Cleaner energy microgrids under market power and limited regulation in developing countries

Technical Deep Dive

Overview

This paper presents a game-theoretic model to study the design of policies for clean energy microgrids in developing countries with limited regulatory oversight. The key contributions are:

1. Developing a bi-level game model that represents a regulator setting price and feed-in tariff caps to maximize household economic surplus (HES), while a profit-maximizing diesel generator company (DGC) controls access and supply.
2. Applying the model to a real-world microgrid in Lebanon using high-resolution empirical data, generating insights on the techno-economic and regulatory tradeoffs.

Problem & Context

• In many developing countries, unreliable national electricity grids have led to the widespread adoption of neighborhood diesel generators, forming informal microgrids controlled by DGCs.
• These diesel-based microgrids suffer from high costs, significant pollution, and weak regulatory oversight.
• Households are increasingly deploying off-grid solar PV systems, but face challenges with curtailed excess generation and unreliable access.
• Prior studies have optimized microgrids in developing contexts, but largely neglected the market power of monopolistic DGCs.

Methodology

• The bi-level model represents a regulator setting price and feed-in tariff caps to maximize HES, while the DGC acts as a profit-maximizing agent controlling access and supply.
• The regulator's objective is to increase PV utilization, reduce diesel reliance, limit unmet demand, and lower electricity prices, without reducing DGC profits.
• The DGC can invest in its own PV and battery storage assets in addition to purchasing electricity from household PV owners.
• The model is applied to a microgrid in Lebanon using high-resolution household demand and solar capacity factor data.

Results

1. Increasing HES: The proposed model shows an 18% improvement in HES compared to the status quo, driven by a 10% decrease in electricity price and the sale of household PV excess at $0.12/kWh.
2. Reducing Renewable Curtailment: The model reduces wasted household PV excess generation from 58.8% to 6.2%.
3. Renewable Penetration: The renewable energy share reaches 60.1% under base conditions, approaching 100% at sufficiently high DGC budgets or PV-owner penetration.
4. Sensitivity to Budget: Increasing the DGC's budget leads to substantial HES gains, from 18% improvement at the base budget to 41% at non-binding budgets.
5. Sensitivity to PV-Owner Penetration: HES improvements are observed when PV-owner penetration exceeds 10%, peaking at around 90% penetration.
6. Unmet Demand Limitation: Extending regulation to directly limit unmet demand leads to a further 10% increase in HES under the base case.
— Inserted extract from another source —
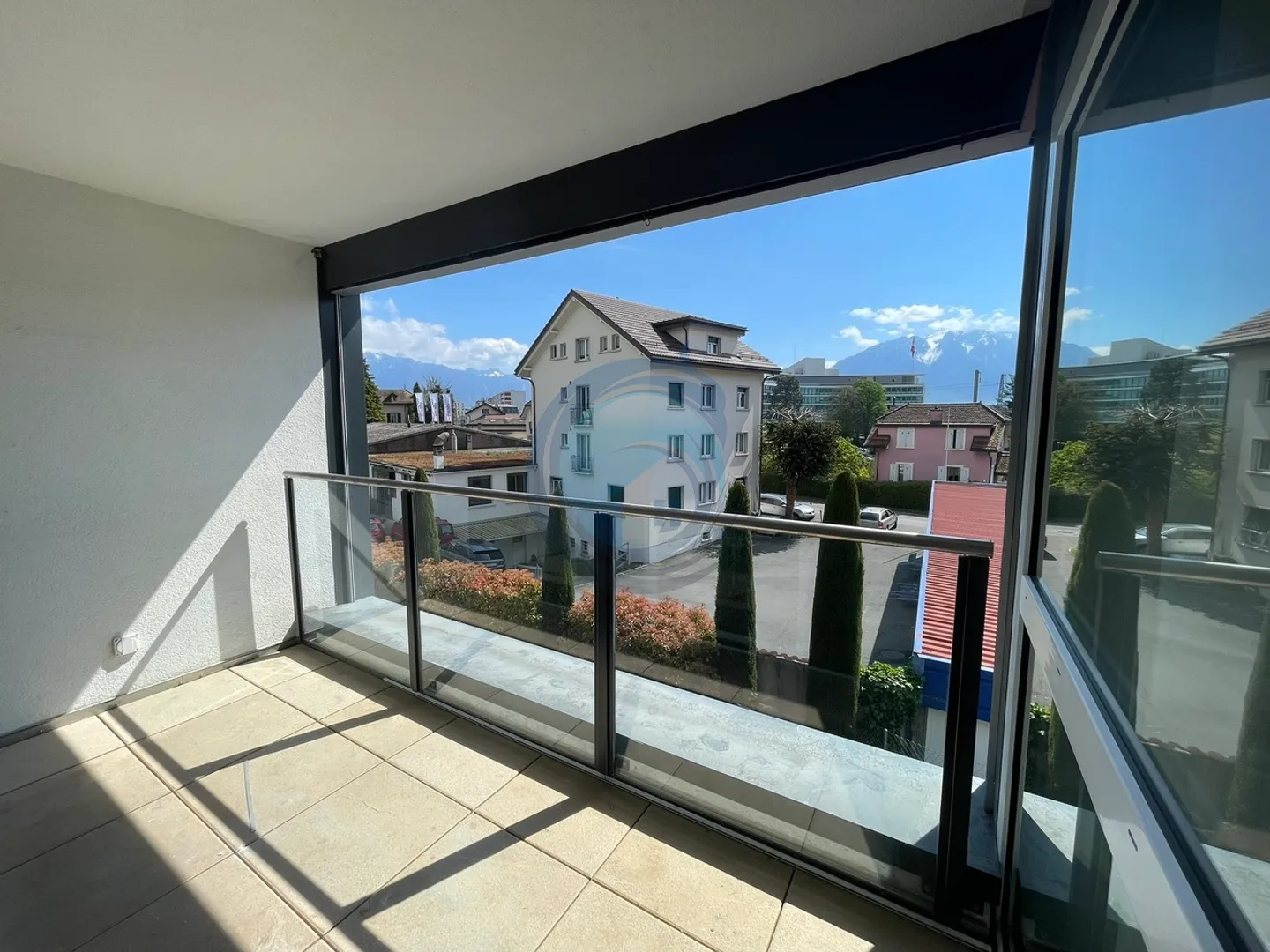 MAGNIFICENT 4.5-ROOM APARTMENT - Photo 11 of 15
Limitations & Uncertainties

• The model assumes the microgrid operates independently of the national grid. Exploring partial interconnection scenarios could provide additional insights.
• The analysis is based on a single case study; applying the model to other developing country contexts could yield different results.
• The study does not consider the dynamic evolution of PV-owner penetration over time, which could be an interesting extension.

What Comes Next

Future research directions include:

• Investigating scenarios with partial interconnection to the national grid.
• Analyzing the impact of time-varying electricity prices and feed-in tariffs over the planning horizon.
• Exploring models that account for the dynamic evolution of PV-owner penetration in the microgrid.